Military Tells Forces: Use Low-Tech Animals
They may be the most elite fighting forces in the U.S. military, parachuting in to defeat the most intractable enemy using the most high-tech weaponry.
But a previously unreleased Army field manual made public today says the U.S. Special Forces should remember that there are some low-tech options that may be equally effective.
Options such as the lowly pack animal.
According to the Federation of American Scientists, one of whose missions is to get America's secrets declassified, a June 2004 field manual titled Special Forces Use of Pack Animals says that in "rural or remote environments," pack animals such as donkeys, horses, and mules could be invaluable for conducting dangerous missions "in high mountain terrain, deserts, and dense jungle terrain."
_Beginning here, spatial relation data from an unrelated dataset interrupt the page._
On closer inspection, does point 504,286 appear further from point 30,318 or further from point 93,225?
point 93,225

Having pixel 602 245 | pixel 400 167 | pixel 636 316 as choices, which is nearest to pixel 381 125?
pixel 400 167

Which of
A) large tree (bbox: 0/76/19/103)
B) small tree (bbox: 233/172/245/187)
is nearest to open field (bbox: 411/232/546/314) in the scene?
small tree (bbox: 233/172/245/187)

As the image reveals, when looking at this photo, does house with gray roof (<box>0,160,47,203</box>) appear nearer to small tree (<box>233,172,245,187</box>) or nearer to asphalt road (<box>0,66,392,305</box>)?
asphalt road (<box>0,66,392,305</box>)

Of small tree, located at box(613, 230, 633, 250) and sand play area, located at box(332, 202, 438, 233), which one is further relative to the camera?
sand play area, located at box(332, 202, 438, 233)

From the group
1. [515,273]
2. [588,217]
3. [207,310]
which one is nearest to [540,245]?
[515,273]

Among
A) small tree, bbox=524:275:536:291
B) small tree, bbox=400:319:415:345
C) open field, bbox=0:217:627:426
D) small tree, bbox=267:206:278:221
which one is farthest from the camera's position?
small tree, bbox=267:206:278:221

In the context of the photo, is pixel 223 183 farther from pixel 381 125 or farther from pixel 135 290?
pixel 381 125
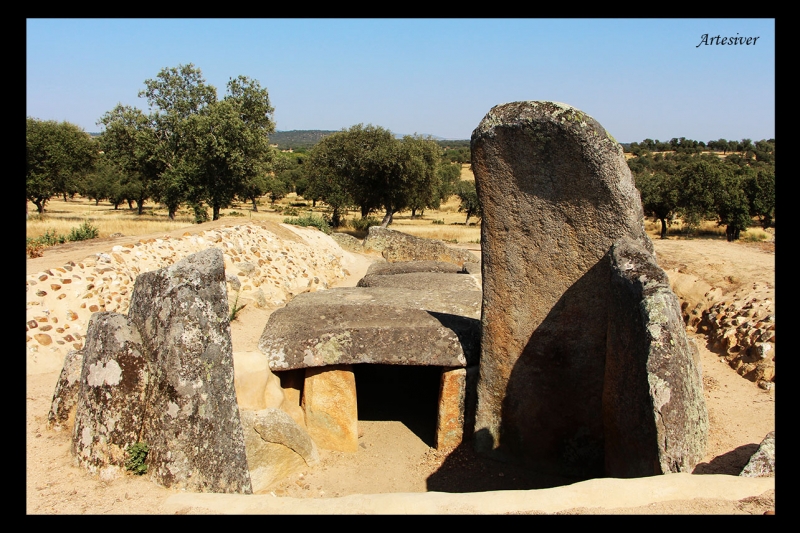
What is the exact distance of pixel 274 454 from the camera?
609 centimetres

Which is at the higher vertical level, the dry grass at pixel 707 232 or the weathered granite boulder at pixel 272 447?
the dry grass at pixel 707 232

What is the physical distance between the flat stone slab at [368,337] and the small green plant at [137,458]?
1.98 metres

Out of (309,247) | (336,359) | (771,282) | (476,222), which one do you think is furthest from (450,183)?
(336,359)

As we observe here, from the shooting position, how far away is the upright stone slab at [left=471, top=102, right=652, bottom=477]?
5688mm

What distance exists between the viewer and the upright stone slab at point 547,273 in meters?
5.69

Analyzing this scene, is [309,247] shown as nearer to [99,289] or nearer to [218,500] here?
[99,289]

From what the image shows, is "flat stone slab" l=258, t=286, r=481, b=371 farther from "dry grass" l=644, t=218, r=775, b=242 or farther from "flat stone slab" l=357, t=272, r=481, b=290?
"dry grass" l=644, t=218, r=775, b=242

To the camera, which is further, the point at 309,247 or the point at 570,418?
the point at 309,247

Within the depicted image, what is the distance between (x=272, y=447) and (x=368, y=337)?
1588mm

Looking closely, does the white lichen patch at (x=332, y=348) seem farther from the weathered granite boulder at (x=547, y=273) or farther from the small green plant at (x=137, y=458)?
the small green plant at (x=137, y=458)

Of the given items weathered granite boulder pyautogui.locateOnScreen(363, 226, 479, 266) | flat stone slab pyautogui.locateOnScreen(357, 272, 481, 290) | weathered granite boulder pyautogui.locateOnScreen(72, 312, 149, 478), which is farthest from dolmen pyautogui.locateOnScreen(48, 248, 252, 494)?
weathered granite boulder pyautogui.locateOnScreen(363, 226, 479, 266)

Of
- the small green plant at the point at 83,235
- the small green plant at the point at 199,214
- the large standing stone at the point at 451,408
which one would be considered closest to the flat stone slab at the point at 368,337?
the large standing stone at the point at 451,408

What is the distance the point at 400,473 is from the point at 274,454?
1472 millimetres

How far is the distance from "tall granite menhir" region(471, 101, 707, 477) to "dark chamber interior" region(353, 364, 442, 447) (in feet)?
4.05
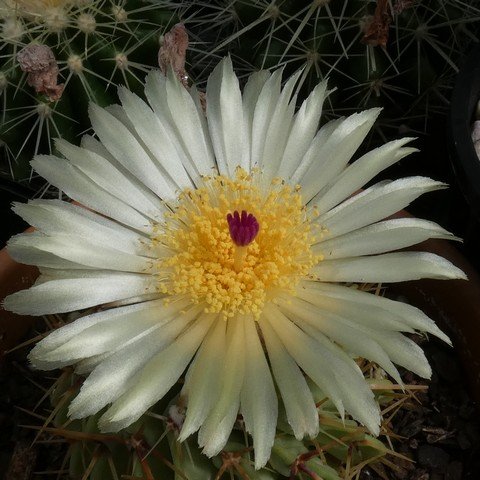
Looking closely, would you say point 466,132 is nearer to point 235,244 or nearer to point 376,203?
point 376,203

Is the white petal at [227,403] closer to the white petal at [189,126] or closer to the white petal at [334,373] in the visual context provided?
the white petal at [334,373]

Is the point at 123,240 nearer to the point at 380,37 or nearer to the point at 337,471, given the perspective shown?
the point at 337,471

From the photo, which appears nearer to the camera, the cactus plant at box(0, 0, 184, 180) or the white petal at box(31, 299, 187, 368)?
the white petal at box(31, 299, 187, 368)

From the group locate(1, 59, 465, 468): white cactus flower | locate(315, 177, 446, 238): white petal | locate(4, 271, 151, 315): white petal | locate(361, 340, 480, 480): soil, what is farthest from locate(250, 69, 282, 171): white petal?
locate(361, 340, 480, 480): soil

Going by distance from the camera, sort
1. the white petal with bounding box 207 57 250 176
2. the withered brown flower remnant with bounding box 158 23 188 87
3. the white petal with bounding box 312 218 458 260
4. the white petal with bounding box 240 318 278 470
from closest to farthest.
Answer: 1. the white petal with bounding box 240 318 278 470
2. the white petal with bounding box 312 218 458 260
3. the white petal with bounding box 207 57 250 176
4. the withered brown flower remnant with bounding box 158 23 188 87

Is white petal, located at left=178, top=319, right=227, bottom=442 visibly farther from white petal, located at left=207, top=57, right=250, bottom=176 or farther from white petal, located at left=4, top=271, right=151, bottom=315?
white petal, located at left=207, top=57, right=250, bottom=176

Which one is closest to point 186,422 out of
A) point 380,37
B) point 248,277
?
point 248,277

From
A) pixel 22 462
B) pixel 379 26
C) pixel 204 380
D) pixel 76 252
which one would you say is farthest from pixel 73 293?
pixel 379 26
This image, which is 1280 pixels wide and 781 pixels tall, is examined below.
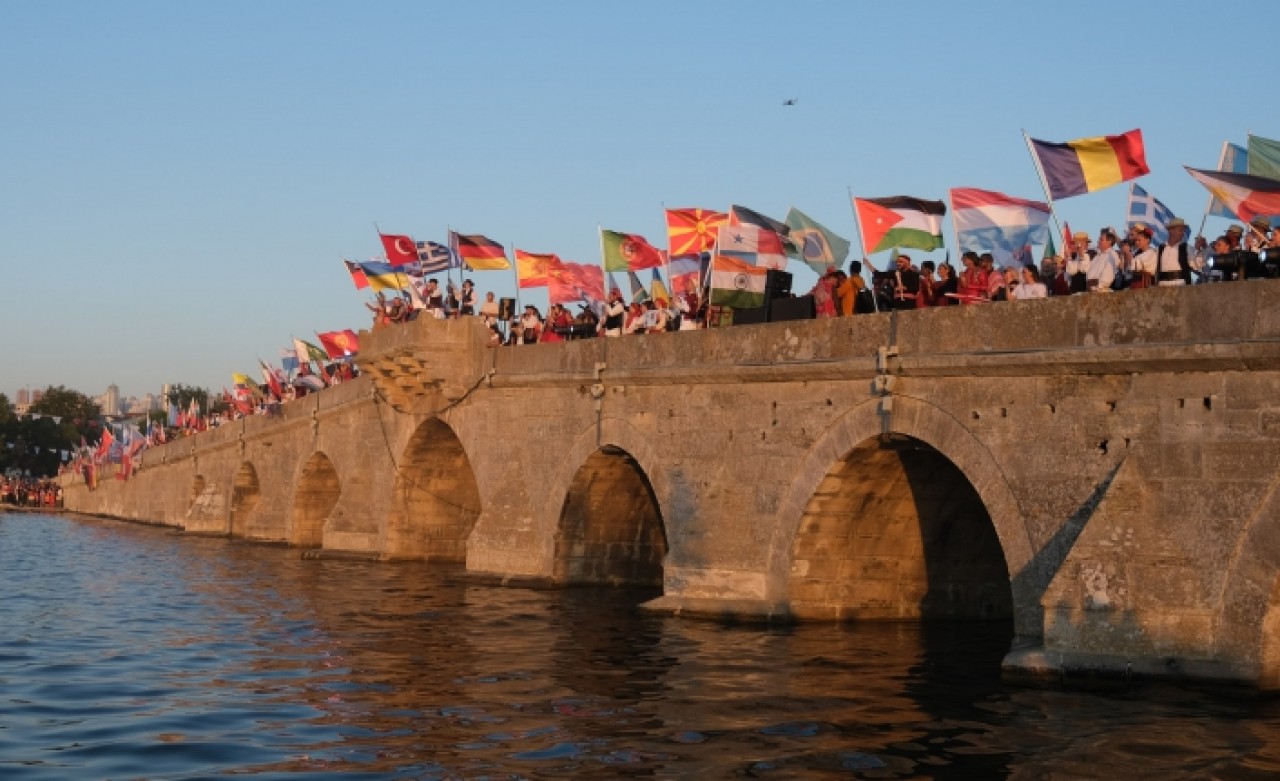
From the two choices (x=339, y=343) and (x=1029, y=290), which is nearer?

According to the FAS report, the 225-page field manual says its goal is to pass on to the Special Forces "some of the expertise and techniques that have been lost in the United States Army over the last 50 years."
Some tips from the manual: "Mules are intelligent and possess a strong sense of self-preservation. A packer cannot make a mule do something if the mule thinks it will get hurt, no matter how much persuasion is used ... many people confuse this trait with stubbornness." And "elephants are considered an endangered species and as such should not be used by U.S. military personnel. ... Elephants are not the easygoing, kind, loving creatures that people believe them to be. They are, of course, not evil either."
The FAS report issued today says the field manual has not been approved for public release but was obtained by Secrecy News.